The following essay is available for re-publication in The Conversation.
A lot of people, including the U.S. president, are wondering what role climate change might have played in the deadly tornado outbreak that tore through communities from Arkansas to Illinois in December of 2011.
Both questions are easy to ask, but research is giving new clues.
I am an atmospheric scientist who studies storms like tornadoes and climate change. Scientific research shows what it is.
Climate models can recognize tornado conditions.
Scientists use computer models to understand how rising global temperatures will affect the climate in the future, from the Sun's energy streaming in to how the soil responds and everything in between, year to year and season to season. The models solve millions of equations. Each calculation requires more computing power than a desktop computer can handle.
We have to use a broad scale to project how Earth's climate will change over the next century. Think of it as a zoom function on a camera. You can see the forest, but individual trees are hard to see, and a pine cone in one of those trees is too small to see even when you blow up the image. The object is harder to see with climate models.
Climate models can't predict the scale of tornadoes and storms.
We can look at the large-scale ingredients that make the conditions ripe for tornadoes to form.
Two key ingredients for severe storms are warm, moist air and changing wind speed and direction, which allow storms to become stronger and last longer. A third ingredient, which is harder to identify, is atrigger to get storms to form, such as a really hot day or a cold front. Severe storms are more likely when the first two conditions are favorable, but not without this ingredient.
Climate models can tell us something about the changing risk by using these ingredients.
The storm conditions are likely to change.
Climate model projections show that the likelihood of favorable ingredients for severe storms will increase by the end of the 21st century. Warming temperatures and increasing humidity in the atmosphere increase the potential for strong updrafts.
Changes for seasons that we think of as rarely producing severe weather are being driven by rising global temperatures. There will be more days with favorable severe thunderstorm environments because of the stronger increases in warm air humid in fall, winter and early spring.
What studies show intensity and Frequency.

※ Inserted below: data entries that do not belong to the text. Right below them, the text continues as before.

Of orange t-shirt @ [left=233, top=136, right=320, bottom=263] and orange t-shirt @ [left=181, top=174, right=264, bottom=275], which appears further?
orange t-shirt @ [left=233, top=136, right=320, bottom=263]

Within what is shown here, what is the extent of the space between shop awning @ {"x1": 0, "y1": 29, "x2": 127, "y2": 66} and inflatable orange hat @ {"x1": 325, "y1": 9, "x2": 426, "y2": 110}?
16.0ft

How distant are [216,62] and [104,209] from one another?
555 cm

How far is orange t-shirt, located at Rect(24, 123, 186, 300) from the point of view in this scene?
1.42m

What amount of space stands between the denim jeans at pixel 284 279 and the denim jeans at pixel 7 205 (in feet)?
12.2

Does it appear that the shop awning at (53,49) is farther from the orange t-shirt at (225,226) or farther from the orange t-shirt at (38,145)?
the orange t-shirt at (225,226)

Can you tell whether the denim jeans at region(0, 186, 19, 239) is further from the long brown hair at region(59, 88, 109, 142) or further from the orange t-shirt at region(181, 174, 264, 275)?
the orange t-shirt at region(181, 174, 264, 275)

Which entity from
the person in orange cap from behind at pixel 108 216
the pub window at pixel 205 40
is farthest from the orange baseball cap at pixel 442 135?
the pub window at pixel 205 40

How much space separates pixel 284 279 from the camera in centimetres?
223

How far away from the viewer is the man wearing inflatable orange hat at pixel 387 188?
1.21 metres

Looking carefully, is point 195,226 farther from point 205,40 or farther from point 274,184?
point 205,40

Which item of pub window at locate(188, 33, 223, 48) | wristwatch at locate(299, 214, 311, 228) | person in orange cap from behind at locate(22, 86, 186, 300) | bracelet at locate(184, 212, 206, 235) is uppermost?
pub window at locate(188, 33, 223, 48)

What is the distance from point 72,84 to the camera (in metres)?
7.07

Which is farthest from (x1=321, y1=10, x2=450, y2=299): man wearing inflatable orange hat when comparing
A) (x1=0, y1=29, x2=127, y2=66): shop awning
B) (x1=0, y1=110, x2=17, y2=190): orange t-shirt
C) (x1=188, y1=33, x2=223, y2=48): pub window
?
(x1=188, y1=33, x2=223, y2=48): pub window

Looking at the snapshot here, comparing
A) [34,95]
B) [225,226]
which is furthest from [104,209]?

We can model storms in the future in order to better understand how storms form.
We are already seeing evidence that the cooler seasons are more favorable for severe storms, while the summertime likelihood of storms is decreasing.
Things get harder for tornadoes. There is no guarantee that a tornado will form in the forecast. Only a small portion of the storms produced in a favorable environment will produce a tornado.
Simulations have explored what would happen if a tornado outbreak occurred at different levels of global warming. Projections show that storms may be more likely as global temperatures rise, though they may be less strong than we might think.
The effect of a degree of warming.
The United States is where we know the most about how a warming climate affects storms. Not all regions will see the same changes to storm environments.
In a recent study, colleagues and I found that the rate of increase in severe storm environments will be greater in the Northern Hemisphere. In the United States, our research shows that if the temperatures rise by 1 degree Celsius, favorable environments will likely increase in spring, fall and winter. Increased energy available due to higher temperatures is the main reason for this. This is not about tornadoes, it is about favorable environments.
What do you think about December's tornadoes?
It's difficult to say if climate change influenced the likelihood or intensity of the December 2021 outbreak of tornadoes. Shorter-term influences like the El Nio-Southern Oscillation may be complicating the picture.
There are signals pointing in the direction of a stormier future, but how this affects tornadoes is an open area of research.
The Conversation published this article. The original article can be found here.